Well I have a brand new Rivarossi Clinchfield Challenger that I have even had on the tracks that I do not plan to keep. I am more of a Diesel guy myself. If you any interest in it just send me a message.


----------



## Stumpy (Mar 19, 2013)

Thanks. I'll keep it in mind if I decide to acquire another.


----------



## Stumpy (Mar 19, 2013)

It arrived... finally. Ran like a champ... until the "traction tires" came off. And they were not put-back-onable. If I'd known the dang thing had car tires I would have never bought it. Because the drivers with "traction tires" are smaller than the others, so w/o "traction tires" the other drive wheels derail at every turnout.

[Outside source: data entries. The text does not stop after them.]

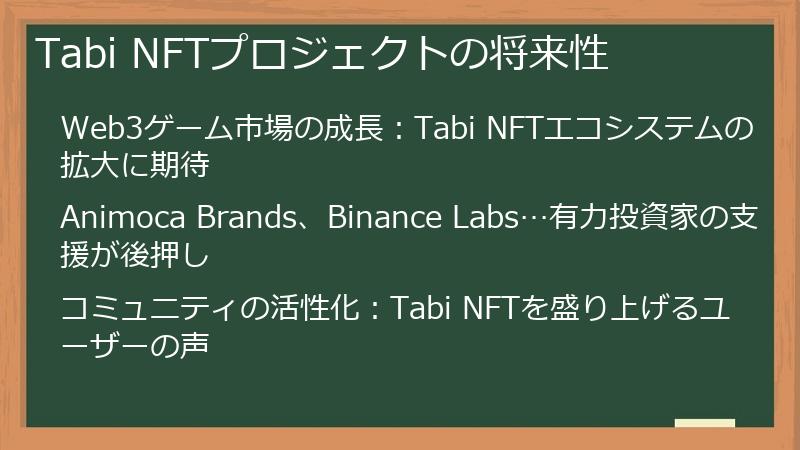 Tabi NFTプロジェクトの将来性

Web3ゲーム市場の成長：Tabi NFTエコシステムの拡大に期待

Animoca Brands、Binance Labs…有力投資家の支援が後押し

コミュニティの活性化：Tabi NFTを盛り上げるユーザーの声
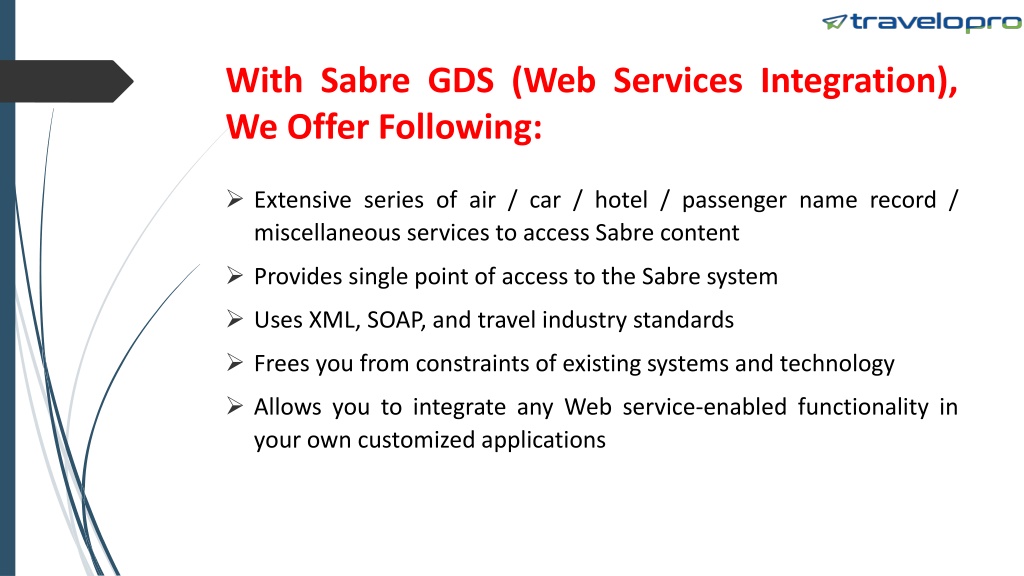 travelopro

With Sabre GDS (Web Services Integration), We Offer Following:

➢ Extensive series of air / car / hotel / passenger name record / miscellaneous services to access Sabre content

➢ Provides single point of access to the Sabre system

➢ Uses XML, SOAP, and travel industry standards

➢ Frees you from constraints of existing systems and technology

➢ Allows you to integrate any Web service-enabled functionality in your own customized applications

Right now I'm about ready to see how well it survives a bounce off of my backdrop.


----------



## Old_Hobo (Feb 20, 2014)

Use Bull Frog Snot to fill the traction tire wheel grooves.....better than having a hissy fit and wrecking something you paid good money for.....


----------



## Stumpy (Mar 19, 2013)

My mom used to say hissy fit. I wouldn't really do it. Just very frustrated.


----------



## mesenteria (Oct 29, 2015)

HO SCALE TRACTION TIRES - DIESEL/ELECTRIC/STEAM LOCOMOTIVE , HO LOCOMOTIVE ENGINE TRACTION TIRE REPLACEMENTS is an example of sites where you can find replacements. It's a pain, but the locomotive will serve your purposes so much better if you have them installed.


----------



## Stumpy (Mar 19, 2013)

Thanks.


----------



## Stumpy (Mar 19, 2013)

Tires installed and it's running again. PITA is a gross understatement.

While it was down I changed it from Yoop to Clinchfield. Not really happy with the decals on the tender and I didn't change the road number, but the only people that will know it's not right are reading this.

I put the 0-6-0 Porter in the pic for size comparison.


----------



## cid (Jul 3, 2014)

A lot goin' on in those pictures, Stumpy!! Really Great! And it do look better as Clinchfield...


----------



## The USRA Guy (Apr 26, 2020)

I like that old rusted steamer in the background. The Porter is a tiddly little toy put up beside that monster...am I wrong or is the entire engine smaller then the tender alone?😂


----------



## Stumpy (Mar 19, 2013)

The USRA Guy said:


> The Porter is a tiddly little toy put up beside that monster...am I wrong or is the entire engine smaller then the tender alone?


You're not wrong. And it probably weighs 1/3 what the tender does.


----------



## Stumpy (Mar 19, 2013)

The USRA Guy said:


> I like that old rusted steamer in the background.


Ol' rust-bucket. 

Case of a cracked boiler. It was on a siding beside the old, wooden engine house. When they tore down the old EH to make way for the new, brick one, instead of towing the rusted hulk away they just pulled up the track in front of & behind it and left it sitting there. Probably cost a small fortune to move it now.


----------



## The USRA Guy (Apr 26, 2020)

Be


Stumpy said:


> Ol' rust-bucket.
> 
> Case of a cracked boiler. It was on a siding beside the old, wooden engine house. When they tore down the old EH to make way for the new, brick one, instead of towing the rusted hulk away they just pulled up the track in front of & behind it and left it sitting there. Probably cost a small fortune to move it now.


Beautiful detail in its own ugly, corroded way☺


----------



## cid (Jul 3, 2014)

The USRA Guy said:


> Beautiful detail in its own ugly, corroded way☺


It is that, And notice that they made sure the drawbar was proto length when they parked it!!


----------



## Stumpy (Mar 19, 2013)

Gnu prollum. Fine lee got too puttg a consisttant 'hind the Challenger and it woan pullit. Hep.


----------



## cid (Jul 3, 2014)

Them ol' boys on the dock having a good laugh... 🤣


----------